Spatial reasoning records
= = = = = = =

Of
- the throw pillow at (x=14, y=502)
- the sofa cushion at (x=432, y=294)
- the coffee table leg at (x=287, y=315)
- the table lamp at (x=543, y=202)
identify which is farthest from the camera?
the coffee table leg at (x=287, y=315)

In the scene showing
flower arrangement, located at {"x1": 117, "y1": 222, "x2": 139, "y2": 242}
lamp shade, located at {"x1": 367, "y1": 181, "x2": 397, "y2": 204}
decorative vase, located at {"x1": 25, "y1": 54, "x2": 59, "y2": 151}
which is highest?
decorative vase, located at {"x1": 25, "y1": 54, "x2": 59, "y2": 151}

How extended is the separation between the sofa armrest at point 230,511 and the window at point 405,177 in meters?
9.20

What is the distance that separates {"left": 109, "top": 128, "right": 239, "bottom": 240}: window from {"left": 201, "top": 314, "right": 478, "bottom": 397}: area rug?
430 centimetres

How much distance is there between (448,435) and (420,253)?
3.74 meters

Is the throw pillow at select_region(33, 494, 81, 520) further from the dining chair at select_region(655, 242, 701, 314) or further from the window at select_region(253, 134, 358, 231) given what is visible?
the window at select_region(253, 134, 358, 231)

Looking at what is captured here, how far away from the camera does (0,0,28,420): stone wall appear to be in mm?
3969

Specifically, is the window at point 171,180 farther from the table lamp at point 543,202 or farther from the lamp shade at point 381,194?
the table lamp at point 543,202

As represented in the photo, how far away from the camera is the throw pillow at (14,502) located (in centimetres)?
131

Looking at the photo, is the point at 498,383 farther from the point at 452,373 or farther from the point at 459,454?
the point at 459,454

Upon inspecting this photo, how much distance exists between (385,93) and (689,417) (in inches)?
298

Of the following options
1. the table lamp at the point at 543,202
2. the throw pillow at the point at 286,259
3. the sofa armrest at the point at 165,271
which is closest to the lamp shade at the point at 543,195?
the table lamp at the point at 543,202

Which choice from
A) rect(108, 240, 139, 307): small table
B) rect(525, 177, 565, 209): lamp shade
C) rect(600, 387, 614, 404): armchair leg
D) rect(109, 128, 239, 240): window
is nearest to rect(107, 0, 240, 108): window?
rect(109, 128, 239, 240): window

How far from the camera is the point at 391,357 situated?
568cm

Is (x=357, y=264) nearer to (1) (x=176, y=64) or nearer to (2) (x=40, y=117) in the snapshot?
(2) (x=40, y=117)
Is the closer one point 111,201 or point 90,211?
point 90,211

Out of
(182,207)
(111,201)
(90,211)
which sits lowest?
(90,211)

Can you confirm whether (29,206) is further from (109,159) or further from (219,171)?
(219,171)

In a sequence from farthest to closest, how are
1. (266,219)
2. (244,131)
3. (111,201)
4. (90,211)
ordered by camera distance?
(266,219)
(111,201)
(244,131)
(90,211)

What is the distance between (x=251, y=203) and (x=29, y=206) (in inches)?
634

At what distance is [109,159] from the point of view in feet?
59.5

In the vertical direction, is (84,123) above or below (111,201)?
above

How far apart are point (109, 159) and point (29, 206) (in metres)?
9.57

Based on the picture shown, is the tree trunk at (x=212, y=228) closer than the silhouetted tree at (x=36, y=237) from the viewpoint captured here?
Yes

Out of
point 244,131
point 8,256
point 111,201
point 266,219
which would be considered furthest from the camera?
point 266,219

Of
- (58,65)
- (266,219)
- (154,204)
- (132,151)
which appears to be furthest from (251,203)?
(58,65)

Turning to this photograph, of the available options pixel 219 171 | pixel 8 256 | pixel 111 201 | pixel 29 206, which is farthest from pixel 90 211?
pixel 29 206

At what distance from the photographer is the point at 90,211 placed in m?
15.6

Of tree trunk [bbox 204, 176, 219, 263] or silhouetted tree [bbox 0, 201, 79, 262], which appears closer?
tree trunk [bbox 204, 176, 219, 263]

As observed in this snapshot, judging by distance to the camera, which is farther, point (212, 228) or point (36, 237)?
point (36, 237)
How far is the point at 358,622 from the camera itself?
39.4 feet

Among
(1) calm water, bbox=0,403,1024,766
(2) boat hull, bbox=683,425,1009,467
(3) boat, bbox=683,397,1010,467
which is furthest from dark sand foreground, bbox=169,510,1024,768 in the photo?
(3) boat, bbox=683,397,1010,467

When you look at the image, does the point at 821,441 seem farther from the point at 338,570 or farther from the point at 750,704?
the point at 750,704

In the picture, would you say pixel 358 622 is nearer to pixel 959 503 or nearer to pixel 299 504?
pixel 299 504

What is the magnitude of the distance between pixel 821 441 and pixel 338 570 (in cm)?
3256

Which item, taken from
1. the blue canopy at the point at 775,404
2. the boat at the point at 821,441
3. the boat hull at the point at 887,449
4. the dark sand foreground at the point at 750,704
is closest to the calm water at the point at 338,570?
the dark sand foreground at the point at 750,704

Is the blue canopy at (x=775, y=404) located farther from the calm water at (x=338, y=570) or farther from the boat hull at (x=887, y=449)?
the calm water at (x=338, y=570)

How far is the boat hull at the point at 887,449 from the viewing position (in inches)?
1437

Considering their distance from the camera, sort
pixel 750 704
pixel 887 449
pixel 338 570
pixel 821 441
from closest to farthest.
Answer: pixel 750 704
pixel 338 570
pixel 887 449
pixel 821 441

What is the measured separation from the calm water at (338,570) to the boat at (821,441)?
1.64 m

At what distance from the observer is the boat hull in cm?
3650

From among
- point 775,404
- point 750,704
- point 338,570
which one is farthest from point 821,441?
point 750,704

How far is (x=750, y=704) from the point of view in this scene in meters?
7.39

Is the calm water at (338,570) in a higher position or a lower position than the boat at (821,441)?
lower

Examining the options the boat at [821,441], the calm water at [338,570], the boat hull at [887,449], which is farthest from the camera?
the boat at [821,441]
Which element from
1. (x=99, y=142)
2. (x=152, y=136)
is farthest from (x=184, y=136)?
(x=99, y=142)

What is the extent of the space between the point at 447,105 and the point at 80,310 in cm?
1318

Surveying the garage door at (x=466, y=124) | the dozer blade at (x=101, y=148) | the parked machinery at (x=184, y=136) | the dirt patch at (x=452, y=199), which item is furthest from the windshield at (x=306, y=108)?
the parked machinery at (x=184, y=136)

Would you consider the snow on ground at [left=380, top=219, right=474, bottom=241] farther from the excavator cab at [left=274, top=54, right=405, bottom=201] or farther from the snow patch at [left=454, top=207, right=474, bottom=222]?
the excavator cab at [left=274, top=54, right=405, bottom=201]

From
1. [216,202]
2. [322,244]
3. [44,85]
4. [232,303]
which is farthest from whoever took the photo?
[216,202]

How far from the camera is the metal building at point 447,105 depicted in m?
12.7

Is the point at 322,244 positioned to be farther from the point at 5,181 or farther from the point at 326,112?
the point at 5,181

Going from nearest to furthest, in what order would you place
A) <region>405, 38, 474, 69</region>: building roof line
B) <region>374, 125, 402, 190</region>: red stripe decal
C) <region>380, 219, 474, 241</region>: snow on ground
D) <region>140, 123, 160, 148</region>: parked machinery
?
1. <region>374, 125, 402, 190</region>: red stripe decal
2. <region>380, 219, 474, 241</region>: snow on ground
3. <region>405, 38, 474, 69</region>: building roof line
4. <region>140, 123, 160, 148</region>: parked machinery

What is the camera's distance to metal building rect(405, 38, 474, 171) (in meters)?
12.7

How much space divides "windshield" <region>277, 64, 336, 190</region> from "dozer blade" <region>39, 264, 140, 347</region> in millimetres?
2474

= = = = = = =

● **GIVEN PROBLEM**:
From the listing above, extract all records word for word.

● **ANSWER TO THE PROBLEM**:
Of
- the throw pillow at (x=14, y=502)
- the sofa cushion at (x=432, y=294)
- the coffee table leg at (x=287, y=315)
- the table lamp at (x=543, y=202)
identify which is farthest from the camera?
the coffee table leg at (x=287, y=315)

In the scene showing
flower arrangement, located at {"x1": 117, "y1": 222, "x2": 139, "y2": 242}
lamp shade, located at {"x1": 367, "y1": 181, "x2": 397, "y2": 204}
decorative vase, located at {"x1": 25, "y1": 54, "x2": 59, "y2": 151}
which is highest?
decorative vase, located at {"x1": 25, "y1": 54, "x2": 59, "y2": 151}

How extended is the separation between the sofa armrest at point 230,511 and the window at point 405,177 in meters?
9.20

What is the distance that separates {"left": 109, "top": 128, "right": 239, "bottom": 240}: window from {"left": 201, "top": 314, "right": 478, "bottom": 397}: area rug?
430 centimetres

How much distance is there between (448,435) and (420,253)?
3.74 meters

Is the throw pillow at select_region(33, 494, 81, 520) further from the dining chair at select_region(655, 242, 701, 314) or further from the window at select_region(253, 134, 358, 231) given what is visible?
the window at select_region(253, 134, 358, 231)

Looking at what is captured here, how far away from the camera does (0,0,28,420): stone wall appear to be in mm?
3969

Specifically, is the window at point 171,180 farther from the table lamp at point 543,202 or farther from the lamp shade at point 381,194?
the table lamp at point 543,202

As represented in the photo, how far away from the camera is the throw pillow at (14,502) located (in centimetres)?
131

Looking at the photo, is the point at 498,383 farther from the point at 452,373 or farther from the point at 459,454?
the point at 459,454

Upon inspecting this photo, how much distance exists between (385,93) and (689,417) (in inches)?
298

Of the following options
1. the table lamp at the point at 543,202
2. the throw pillow at the point at 286,259
3. the sofa armrest at the point at 165,271
which is closest to the lamp shade at the point at 543,195?
the table lamp at the point at 543,202

Which choice from
A) rect(108, 240, 139, 307): small table
B) rect(525, 177, 565, 209): lamp shade
C) rect(600, 387, 614, 404): armchair leg
D) rect(109, 128, 239, 240): window
is nearest to rect(107, 0, 240, 108): window?
rect(109, 128, 239, 240): window

How far from the camera is the point at 391,357 situated?
568cm

Is (x=357, y=264) nearer to (1) (x=176, y=64) or nearer to (2) (x=40, y=117) in the snapshot?
(2) (x=40, y=117)
Is the closer one point 111,201 or point 90,211?
point 90,211

Out of
(182,207)
(111,201)
(90,211)
which sits lowest?
(90,211)

Can you confirm whether (29,206) is further from (109,159) or further from (219,171)?
(219,171)

In a sequence from farthest to closest, how are
1. (266,219)
2. (244,131)
3. (111,201)
4. (90,211)
ordered by camera distance?
(266,219)
(111,201)
(244,131)
(90,211)

What is the distance between (x=251, y=203) and (x=29, y=206) (in inches)?
634

At what distance is [109,159] from the point of view in feet?
59.5

In the vertical direction, is (84,123) above or below (111,201)?
above

How far apart are point (109, 159) and point (29, 206) (in metres)?
9.57

Based on the picture shown, is the tree trunk at (x=212, y=228) closer than the silhouetted tree at (x=36, y=237) from the viewpoint captured here?
Yes

Out of
point 244,131
point 8,256
point 111,201
point 266,219
which would be considered furthest from the camera?
point 266,219

Of
- (58,65)
- (266,219)
- (154,204)
- (132,151)
which appears to be furthest from (251,203)?
(58,65)

Turning to this photograph, of the available options pixel 219 171 | pixel 8 256 | pixel 111 201 | pixel 29 206, which is farthest from pixel 90 211?
pixel 29 206

At what distance from the photographer is the point at 90,211 placed in m?
15.6

Of tree trunk [bbox 204, 176, 219, 263] or silhouetted tree [bbox 0, 201, 79, 262], which appears closer?
tree trunk [bbox 204, 176, 219, 263]

As observed in this snapshot, judging by distance to the camera, which is farther, point (212, 228) or point (36, 237)?
point (36, 237)
How far is the point at 358,622 from the camera itself?
39.4 feet

Among
(1) calm water, bbox=0,403,1024,766
(2) boat hull, bbox=683,425,1009,467
(3) boat, bbox=683,397,1010,467
which is furthest from dark sand foreground, bbox=169,510,1024,768 in the photo?
(3) boat, bbox=683,397,1010,467

When you look at the image, does the point at 821,441 seem farther from the point at 338,570 or farther from the point at 750,704?
the point at 750,704

In the picture, would you say pixel 358 622 is nearer to pixel 959 503 or nearer to pixel 299 504?
pixel 299 504

What is the magnitude of the distance between pixel 821 441 and pixel 338 570 (in cm)?
3256

Which item, taken from
1. the blue canopy at the point at 775,404
2. the boat at the point at 821,441
3. the boat hull at the point at 887,449
4. the dark sand foreground at the point at 750,704
is closest to the calm water at the point at 338,570?
the dark sand foreground at the point at 750,704

Is the blue canopy at (x=775, y=404) located farther from the calm water at (x=338, y=570) or farther from the boat hull at (x=887, y=449)?
the calm water at (x=338, y=570)

How far is the boat hull at the point at 887,449 from the viewing position (in inches)?
1437

Considering their distance from the camera, sort
pixel 750 704
pixel 887 449
pixel 338 570
pixel 821 441
from closest to farthest.
Answer: pixel 750 704
pixel 338 570
pixel 887 449
pixel 821 441

What is the measured separation from the calm water at (338,570) to the boat at (821,441)?
1.64 m

At what distance from the observer is the boat hull in cm?
3650

From among
- point 775,404
- point 750,704
- point 338,570
which one is farthest from point 821,441?
point 750,704

How far is (x=750, y=704) from the point of view in this scene in meters?
7.39

Is the calm water at (338,570) in a higher position or a lower position than the boat at (821,441)?
lower

Examining the options the boat at [821,441], the calm water at [338,570], the boat hull at [887,449], which is farthest from the camera?
the boat at [821,441]
Which element from
1. (x=99, y=142)
2. (x=152, y=136)
is farthest from (x=184, y=136)?
(x=99, y=142)

What is the extent of the space between the point at 447,105 and the point at 80,310 in cm?
1318

Surveying the garage door at (x=466, y=124) | the dozer blade at (x=101, y=148) | the parked machinery at (x=184, y=136) | the dirt patch at (x=452, y=199), which item is furthest from the windshield at (x=306, y=108)?
the parked machinery at (x=184, y=136)

Would you consider the snow on ground at [left=380, top=219, right=474, bottom=241] farther from the excavator cab at [left=274, top=54, right=405, bottom=201] or farther from the snow patch at [left=454, top=207, right=474, bottom=222]?
the excavator cab at [left=274, top=54, right=405, bottom=201]

From
1. [216,202]
2. [322,244]
3. [44,85]
4. [232,303]
which is farthest from whoever took the photo?
[216,202]

How far from the camera is the metal building at point 447,105 depicted in m?
12.7

Is the point at 322,244 positioned to be farther from the point at 5,181 or farther from the point at 326,112?
the point at 5,181

Going from nearest to furthest, in what order would you place
A) <region>405, 38, 474, 69</region>: building roof line
B) <region>374, 125, 402, 190</region>: red stripe decal
C) <region>380, 219, 474, 241</region>: snow on ground
D) <region>140, 123, 160, 148</region>: parked machinery
?
1. <region>374, 125, 402, 190</region>: red stripe decal
2. <region>380, 219, 474, 241</region>: snow on ground
3. <region>405, 38, 474, 69</region>: building roof line
4. <region>140, 123, 160, 148</region>: parked machinery

What is the camera's distance to metal building rect(405, 38, 474, 171) (in meters)?
12.7

How much space divides "windshield" <region>277, 64, 336, 190</region> from "dozer blade" <region>39, 264, 140, 347</region> in millimetres?
2474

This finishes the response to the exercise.